Such parameters as release, model, EIO, manf and id are the same as in the ‘open’ packet shown in Figure 6. The requested parameter ‘transport’ is ‘websocket’, meaning the phone wants to switch protocols from HTTP to WebSocket. The C&C agrees to switch HTTP protocol to the WebSocket protocol and sends an HTTP response code 101 as shown in Figure 9.

HTTP/1.1 101 Switching Protocols

Upgrade: websocket

Connection: Upgrade

Sec-WebSocket-Accept: WpFJ/UYIcTGSRrYNEys8cKRUw/Y=

Figure 9. HTTP 101 code response sent from the C&C in the request of the infected phone to change the communication protocol from HTTP to WebSocket.

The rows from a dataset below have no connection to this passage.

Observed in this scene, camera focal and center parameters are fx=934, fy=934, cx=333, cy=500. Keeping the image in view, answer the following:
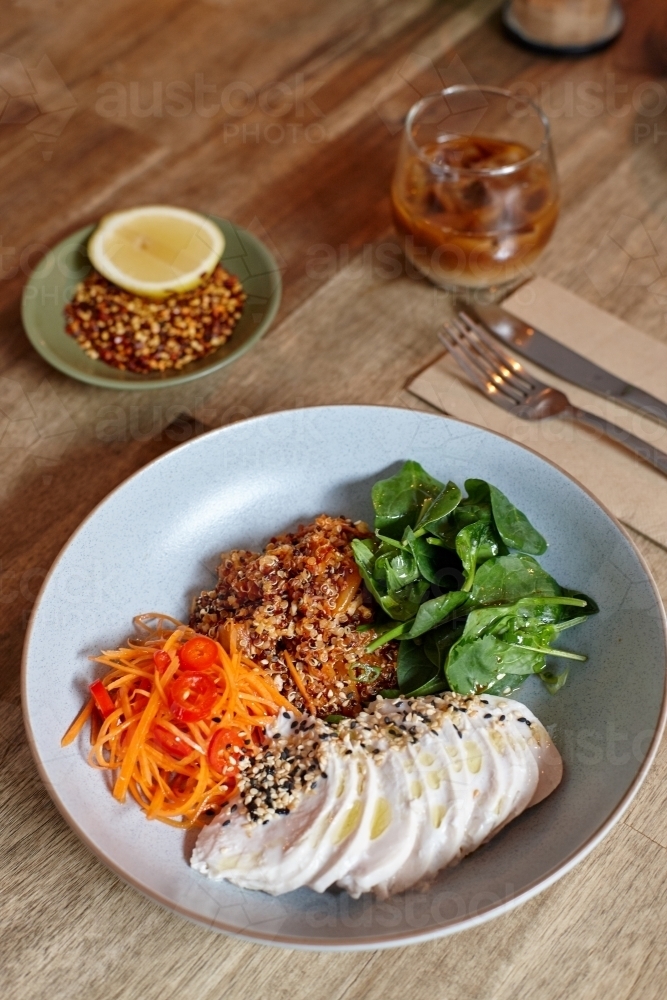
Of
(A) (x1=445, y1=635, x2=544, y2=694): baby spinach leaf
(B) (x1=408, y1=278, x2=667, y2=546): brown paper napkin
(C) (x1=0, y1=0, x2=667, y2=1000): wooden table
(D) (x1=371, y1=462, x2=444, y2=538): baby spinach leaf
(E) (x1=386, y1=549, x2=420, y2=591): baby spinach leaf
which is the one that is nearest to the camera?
(C) (x1=0, y1=0, x2=667, y2=1000): wooden table

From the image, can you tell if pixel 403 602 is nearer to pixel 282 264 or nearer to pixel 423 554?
pixel 423 554

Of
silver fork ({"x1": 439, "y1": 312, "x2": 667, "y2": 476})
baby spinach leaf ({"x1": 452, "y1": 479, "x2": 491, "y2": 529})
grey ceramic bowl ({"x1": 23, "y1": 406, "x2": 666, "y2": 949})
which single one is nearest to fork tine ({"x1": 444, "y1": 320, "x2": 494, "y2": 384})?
silver fork ({"x1": 439, "y1": 312, "x2": 667, "y2": 476})

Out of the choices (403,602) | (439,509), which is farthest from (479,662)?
(439,509)

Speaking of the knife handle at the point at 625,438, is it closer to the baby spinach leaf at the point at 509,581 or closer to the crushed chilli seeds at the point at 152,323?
the baby spinach leaf at the point at 509,581

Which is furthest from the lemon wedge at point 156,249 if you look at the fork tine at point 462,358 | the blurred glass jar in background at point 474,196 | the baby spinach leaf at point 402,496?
the baby spinach leaf at point 402,496

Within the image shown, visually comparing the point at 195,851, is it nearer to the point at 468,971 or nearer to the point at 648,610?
the point at 468,971

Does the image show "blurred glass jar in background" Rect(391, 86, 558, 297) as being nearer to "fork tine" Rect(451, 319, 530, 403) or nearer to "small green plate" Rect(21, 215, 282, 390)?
"fork tine" Rect(451, 319, 530, 403)
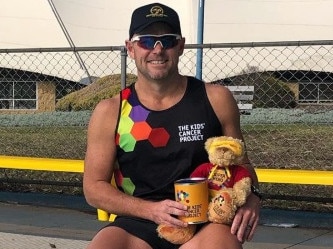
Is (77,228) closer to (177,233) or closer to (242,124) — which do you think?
(177,233)

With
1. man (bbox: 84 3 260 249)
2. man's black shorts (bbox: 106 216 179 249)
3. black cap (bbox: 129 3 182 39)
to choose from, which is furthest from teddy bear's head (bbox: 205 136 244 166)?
black cap (bbox: 129 3 182 39)

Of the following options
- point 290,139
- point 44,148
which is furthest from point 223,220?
point 290,139

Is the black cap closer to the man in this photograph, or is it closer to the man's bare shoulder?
the man

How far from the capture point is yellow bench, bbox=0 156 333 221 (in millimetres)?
5270

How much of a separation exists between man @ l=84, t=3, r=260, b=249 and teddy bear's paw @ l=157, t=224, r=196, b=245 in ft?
0.28

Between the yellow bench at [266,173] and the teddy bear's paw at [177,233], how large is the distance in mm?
2126

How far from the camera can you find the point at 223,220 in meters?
2.78

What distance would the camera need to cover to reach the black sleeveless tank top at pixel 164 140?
309 cm

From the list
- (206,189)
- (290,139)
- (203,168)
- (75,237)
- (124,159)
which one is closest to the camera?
(206,189)

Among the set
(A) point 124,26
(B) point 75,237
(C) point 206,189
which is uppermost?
(A) point 124,26

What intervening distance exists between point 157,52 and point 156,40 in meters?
0.05

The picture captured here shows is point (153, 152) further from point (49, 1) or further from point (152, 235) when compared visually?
point (49, 1)

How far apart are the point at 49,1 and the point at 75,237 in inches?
1595

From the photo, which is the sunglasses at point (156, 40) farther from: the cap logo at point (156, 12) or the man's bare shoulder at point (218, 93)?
the man's bare shoulder at point (218, 93)
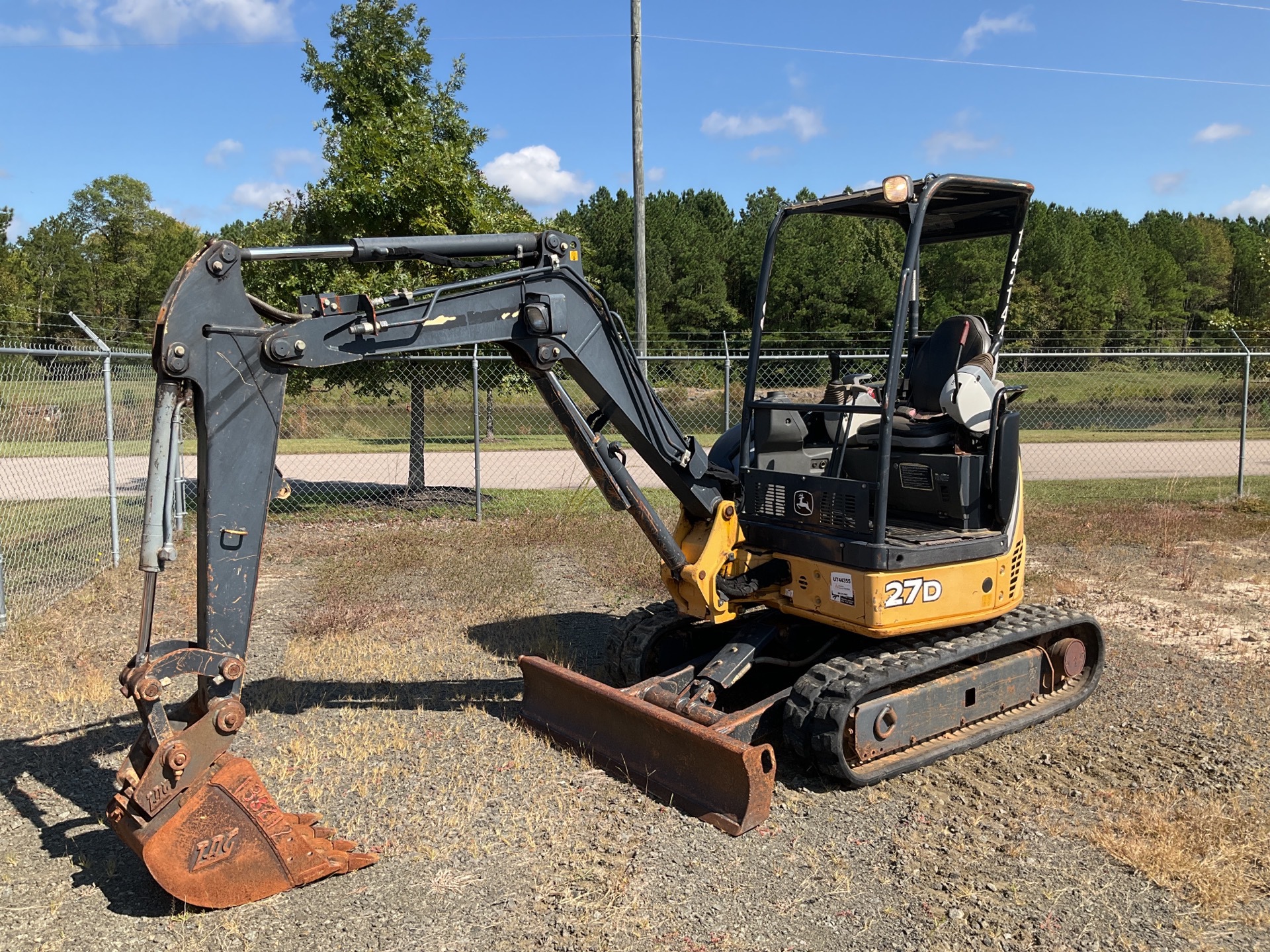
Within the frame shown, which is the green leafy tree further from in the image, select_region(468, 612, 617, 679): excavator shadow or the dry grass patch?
the dry grass patch

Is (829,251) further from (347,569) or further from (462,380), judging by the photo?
(347,569)

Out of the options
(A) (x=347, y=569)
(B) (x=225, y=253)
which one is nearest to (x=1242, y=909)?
(B) (x=225, y=253)

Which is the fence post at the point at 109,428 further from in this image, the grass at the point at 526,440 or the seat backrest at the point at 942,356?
the grass at the point at 526,440

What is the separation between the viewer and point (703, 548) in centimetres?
574

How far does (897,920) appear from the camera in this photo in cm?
397

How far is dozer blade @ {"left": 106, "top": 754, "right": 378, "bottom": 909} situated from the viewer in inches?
153

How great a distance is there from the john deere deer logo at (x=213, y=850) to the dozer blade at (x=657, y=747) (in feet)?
6.59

WebSocket connection. Heartbeat.

After the C&C agrees to switch the protocol to WebSocket, the following exchange of packets should be performed according to the Socket.io protocol documentation :

WebSocket packets:

< 2probe                                      => Engine.IO probe request

> 3probe                                      => Engine.IO probe response

> 5                                                 => Engine.IO "upgrade" packet type

> 42["hello"]       =>  4: Engine.IO "message" packet type, 

2: Socket.IO "EVENT" packet type, 

[“hello”]: content

> 42["world"]       => 4: Engine.IO "message" packet type, 

2: Socket.IO "EVENT" packet type, 

[“hello”]: content

... after a while without message

> 2                                             => Engine.IO "ping" packet type

< 3                                             => Engine.IO "pong" packet type

> 1                                             => Engine.IO "close" packet type

Figure 10. Supposed sequence of WebSocket packets that should be exchanged between the client and the server after the 101 code response, already sent to change the HTTP protocol to WebSocket.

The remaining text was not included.